Der Klägerin steht kein Anspruch auf ungekürzte Altersrente für Frauen mit Vollendung des 60. Lebensjahres zu. Die Beklagte hat zutreffend den Zugangsfaktor von 1,0 nach § 77 Abs. 2 SGB VI um 0,060 Punkte auf den Faktor 0,940 wegen vorzeitiger Inanspruchnahme der Altersrente um 20 Monate gemindert.

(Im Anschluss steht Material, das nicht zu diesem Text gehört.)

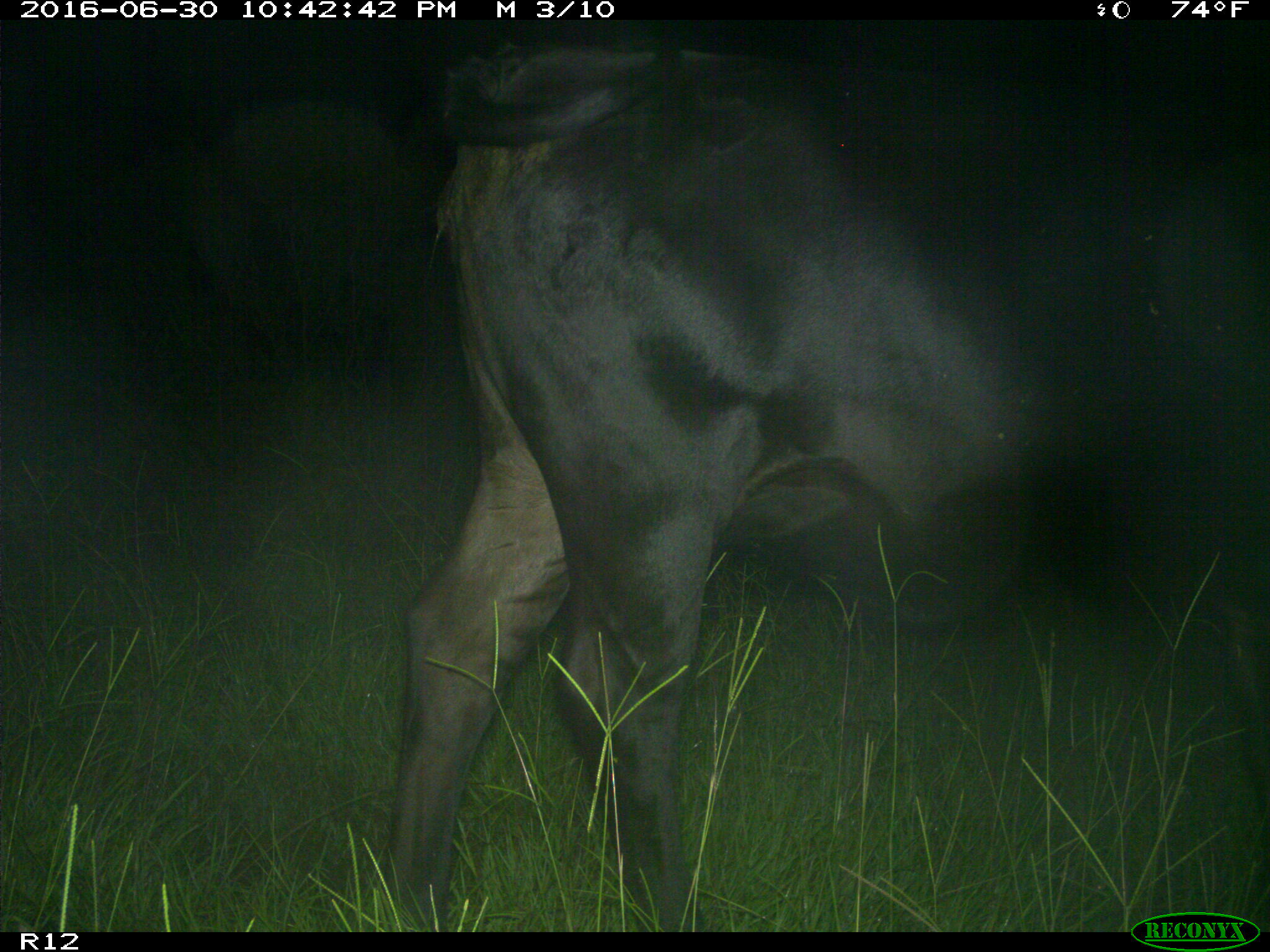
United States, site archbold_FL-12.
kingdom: Animalia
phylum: Chordata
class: Mammalia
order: Artiodactyla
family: Bovidae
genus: Bos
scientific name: Bos taurus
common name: domestic cow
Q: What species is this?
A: Bos taurus (domestic cow).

Nach § 237 a Abs. 2 SGB VI, eingeführt durch Art. 1 des WFG vom 25.09.1996, wird die Altersgrenze von 60 Jahren bei Altersrenten für Frauen für Versicherte, die nach dem 31.12.1939 geboren sind, angehoben. Bei einer vorzeitigen Inanspruchnahme der Altersrente nach § 237 Abs. 1 SGB VI mit Vollendung des 60. Lebensjahres - wie vorliegend bei der Klägerin - wird die Rente um die in der Anlage 20 ausgewiesenen Abschläge gekürzt. Nach Anlage 20 zum SGB VI beläuft sich der Abschlag bei einer vorzeitigen Inanspruchnahme der Rente um 20 Monate auf 0,060 Punkte. Die Übergangsvorschrift des § 237 a Abs. 3 SGB VI greift zugunsten der Klägerin nicht ein. Zwar ist das Arbeitsverhältnis nach dem 06.05.1996 aufgrund einer Vereinbarung, die vor dem 07.05.1996 geschlossen wurde, beendet worden. Jedoch ist die Klägerin erst nach dem 07.05.1941 geboren (Nr. 1), nicht im Betrieb der Montanindustrie beschäftigt gewesen (Nr. 2) und hat keine 45 Jahre mit Pflichtbeitragszeiten zurückgelegt (Nr. 3). Entgegen der Auffassung der Klägerin lässt sich aus der Rechtssprechung des 4. Senates zum Anwendungsbereich der inhaltlich identischen Vertrauensschutzregelung des § 237 Abs. 4 S. 1 Nr. 1 SGB VI (Urteile vom 23.10.2001, B 4 RA 10/00 R, B 4 RA 15/00 R) keine günstigere Regelung für sie ableiten. Nach der Rechtssprechung des 4. Senates greift § 237 Abs. 4 S. 1 Nr. 1 bei einer Versicherten, die vor dem Stichtag das 55. Lebensjahr vollendet hatte, die Vertrauensschutz regelung auch ein, wenn sie aufgrund einer kollektiven Vereinbarung vor dem 14.02.1996 einen sie bindenden und zur Beendigung führenden Antrag auf Auflösung des Arbeitsverhältnisses gestellt hat.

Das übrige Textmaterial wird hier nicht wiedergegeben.